Acne affects up to 50 million Americans each year, according to the AAD.

“Everyone has some starting in adolescence,” said Dr. Barnett. “The hormones making other body changes kick in.”

There is Treatment for Acne

One of the main causes of acne is an increased production of sebum (an oily substance secreted by the skin’s sebaceous glands). Dr. Barnett said acne can be worsened by occlusions (blockages of pores) from wearing a baseball cap backwards or heavy makeup or from working over oil and heat.

“People can think someone with acne is unclean, but you can wash blackheads 17 times a day and it won’t go away,” said Barnett. “The whole issue of food is becoming of more interest. Maybe milk has hormones in it that stimulates acne, but there’s no evidence across the board that diet is a factor.”

For mild acne, over-the-counter cleansers, creams, lotions and gels can make a difference by reducing the amount of oil and bacteria in the pores, she said. For severe acne, the best treatment is a combination of topical exfoliants and anti-inflammatory medicines, along with oral antibiotics.
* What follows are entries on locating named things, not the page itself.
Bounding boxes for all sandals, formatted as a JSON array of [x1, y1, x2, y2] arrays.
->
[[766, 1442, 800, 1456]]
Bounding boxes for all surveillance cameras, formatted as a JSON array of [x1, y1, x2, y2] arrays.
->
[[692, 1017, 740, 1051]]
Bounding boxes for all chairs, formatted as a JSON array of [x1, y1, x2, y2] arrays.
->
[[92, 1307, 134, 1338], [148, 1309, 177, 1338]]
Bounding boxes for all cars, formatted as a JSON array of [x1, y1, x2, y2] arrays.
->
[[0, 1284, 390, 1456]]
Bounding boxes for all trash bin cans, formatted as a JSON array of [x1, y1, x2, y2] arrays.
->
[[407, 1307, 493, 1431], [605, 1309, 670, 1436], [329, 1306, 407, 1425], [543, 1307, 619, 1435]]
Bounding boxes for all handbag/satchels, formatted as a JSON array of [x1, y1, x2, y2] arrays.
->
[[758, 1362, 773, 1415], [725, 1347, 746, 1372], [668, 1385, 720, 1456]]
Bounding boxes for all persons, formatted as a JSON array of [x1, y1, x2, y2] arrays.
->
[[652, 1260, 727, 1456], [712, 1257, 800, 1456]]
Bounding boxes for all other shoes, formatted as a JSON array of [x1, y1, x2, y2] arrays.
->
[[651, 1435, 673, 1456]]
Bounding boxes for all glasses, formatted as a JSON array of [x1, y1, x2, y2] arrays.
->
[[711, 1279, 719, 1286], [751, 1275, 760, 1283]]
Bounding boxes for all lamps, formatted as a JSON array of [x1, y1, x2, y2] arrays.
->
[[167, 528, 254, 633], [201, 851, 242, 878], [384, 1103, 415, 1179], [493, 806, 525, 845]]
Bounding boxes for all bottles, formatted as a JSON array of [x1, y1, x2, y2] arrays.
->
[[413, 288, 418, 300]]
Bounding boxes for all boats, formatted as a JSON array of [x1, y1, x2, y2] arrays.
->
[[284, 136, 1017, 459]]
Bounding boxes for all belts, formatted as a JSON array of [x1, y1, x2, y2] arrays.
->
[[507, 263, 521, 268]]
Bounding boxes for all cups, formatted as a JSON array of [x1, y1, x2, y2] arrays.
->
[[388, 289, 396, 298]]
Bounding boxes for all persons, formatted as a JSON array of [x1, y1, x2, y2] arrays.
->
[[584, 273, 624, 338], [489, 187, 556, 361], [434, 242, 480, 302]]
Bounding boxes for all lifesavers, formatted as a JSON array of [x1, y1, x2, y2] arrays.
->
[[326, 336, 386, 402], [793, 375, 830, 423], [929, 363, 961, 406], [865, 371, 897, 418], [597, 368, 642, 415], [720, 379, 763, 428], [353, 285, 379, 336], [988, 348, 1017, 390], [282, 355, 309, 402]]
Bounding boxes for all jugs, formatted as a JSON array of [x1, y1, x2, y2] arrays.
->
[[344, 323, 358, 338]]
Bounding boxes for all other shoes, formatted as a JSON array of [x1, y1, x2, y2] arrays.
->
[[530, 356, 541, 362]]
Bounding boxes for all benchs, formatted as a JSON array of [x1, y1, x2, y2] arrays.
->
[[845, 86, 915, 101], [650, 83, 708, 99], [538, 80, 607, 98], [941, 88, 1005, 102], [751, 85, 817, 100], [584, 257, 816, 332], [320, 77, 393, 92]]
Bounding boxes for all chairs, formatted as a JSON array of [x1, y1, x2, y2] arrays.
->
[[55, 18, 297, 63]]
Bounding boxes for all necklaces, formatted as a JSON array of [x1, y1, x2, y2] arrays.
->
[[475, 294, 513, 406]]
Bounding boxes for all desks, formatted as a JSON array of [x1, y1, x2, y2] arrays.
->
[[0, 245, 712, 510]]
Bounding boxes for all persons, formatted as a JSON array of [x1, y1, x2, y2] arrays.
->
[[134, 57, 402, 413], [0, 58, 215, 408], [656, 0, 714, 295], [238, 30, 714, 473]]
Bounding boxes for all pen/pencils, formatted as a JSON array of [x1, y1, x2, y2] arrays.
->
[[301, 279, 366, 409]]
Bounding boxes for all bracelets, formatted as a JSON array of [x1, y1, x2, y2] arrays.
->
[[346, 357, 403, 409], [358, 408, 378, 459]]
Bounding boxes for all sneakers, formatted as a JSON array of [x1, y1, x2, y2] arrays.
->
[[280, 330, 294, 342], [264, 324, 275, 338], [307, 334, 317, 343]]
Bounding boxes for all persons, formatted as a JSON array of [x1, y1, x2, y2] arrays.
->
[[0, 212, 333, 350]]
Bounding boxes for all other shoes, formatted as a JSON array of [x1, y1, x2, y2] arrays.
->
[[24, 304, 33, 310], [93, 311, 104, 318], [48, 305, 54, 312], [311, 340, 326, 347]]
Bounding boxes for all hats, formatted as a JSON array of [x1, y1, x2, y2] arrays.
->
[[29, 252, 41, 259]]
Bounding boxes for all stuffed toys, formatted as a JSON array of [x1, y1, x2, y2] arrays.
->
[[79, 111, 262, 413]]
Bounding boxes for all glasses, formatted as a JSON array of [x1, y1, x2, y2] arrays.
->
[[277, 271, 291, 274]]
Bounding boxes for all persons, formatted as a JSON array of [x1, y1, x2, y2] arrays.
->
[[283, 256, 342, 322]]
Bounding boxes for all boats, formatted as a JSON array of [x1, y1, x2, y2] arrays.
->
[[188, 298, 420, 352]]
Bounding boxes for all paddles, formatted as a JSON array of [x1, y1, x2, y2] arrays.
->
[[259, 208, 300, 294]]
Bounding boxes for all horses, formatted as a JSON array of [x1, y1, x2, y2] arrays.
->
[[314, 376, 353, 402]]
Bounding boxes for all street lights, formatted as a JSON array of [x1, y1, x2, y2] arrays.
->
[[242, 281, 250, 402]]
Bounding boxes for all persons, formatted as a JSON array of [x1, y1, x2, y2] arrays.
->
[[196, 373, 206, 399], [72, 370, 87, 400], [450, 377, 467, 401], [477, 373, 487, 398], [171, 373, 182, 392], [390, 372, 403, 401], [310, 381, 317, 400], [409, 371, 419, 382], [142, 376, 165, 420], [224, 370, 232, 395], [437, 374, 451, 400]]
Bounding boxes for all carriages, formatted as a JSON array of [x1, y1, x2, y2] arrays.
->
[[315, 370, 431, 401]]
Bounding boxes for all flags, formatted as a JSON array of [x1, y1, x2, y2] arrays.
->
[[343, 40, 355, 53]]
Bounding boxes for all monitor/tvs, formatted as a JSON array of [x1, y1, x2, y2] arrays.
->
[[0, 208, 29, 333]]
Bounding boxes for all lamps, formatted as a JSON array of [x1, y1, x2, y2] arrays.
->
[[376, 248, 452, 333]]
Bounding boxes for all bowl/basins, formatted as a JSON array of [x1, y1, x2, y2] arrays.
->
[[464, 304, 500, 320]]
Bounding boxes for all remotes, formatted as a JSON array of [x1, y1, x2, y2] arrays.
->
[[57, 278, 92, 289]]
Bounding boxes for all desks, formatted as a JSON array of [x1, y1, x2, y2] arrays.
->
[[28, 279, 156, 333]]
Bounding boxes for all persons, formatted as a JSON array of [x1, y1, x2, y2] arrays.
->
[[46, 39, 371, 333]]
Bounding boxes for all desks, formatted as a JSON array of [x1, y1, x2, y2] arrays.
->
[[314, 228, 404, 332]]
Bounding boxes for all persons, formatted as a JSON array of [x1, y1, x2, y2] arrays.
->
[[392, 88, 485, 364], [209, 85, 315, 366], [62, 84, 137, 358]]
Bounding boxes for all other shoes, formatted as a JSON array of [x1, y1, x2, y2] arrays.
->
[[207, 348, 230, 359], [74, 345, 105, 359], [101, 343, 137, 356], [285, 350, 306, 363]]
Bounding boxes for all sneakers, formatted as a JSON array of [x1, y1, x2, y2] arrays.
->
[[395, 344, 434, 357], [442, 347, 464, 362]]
“The severe acne that’s tougher to treat is more jarring to people,” said Dr. Barnett. “People have less experience with it, so there’s less empathy. They may ask, why isn’t somebody doing something about that?

“People who are struggling with control of acne are doing something about it. They are cleaning their face. They are not contagious.

“It’s hormones and genetics, and sometimes it takes a while to find the right combination that works.”

Unkind comments can be very hurtful for people with acne, Dr. Barnett added.

“It’s your face and it’s right out there,” she said. “When it happens in adolescent years, it can really set a tone for body image and mental health issues.”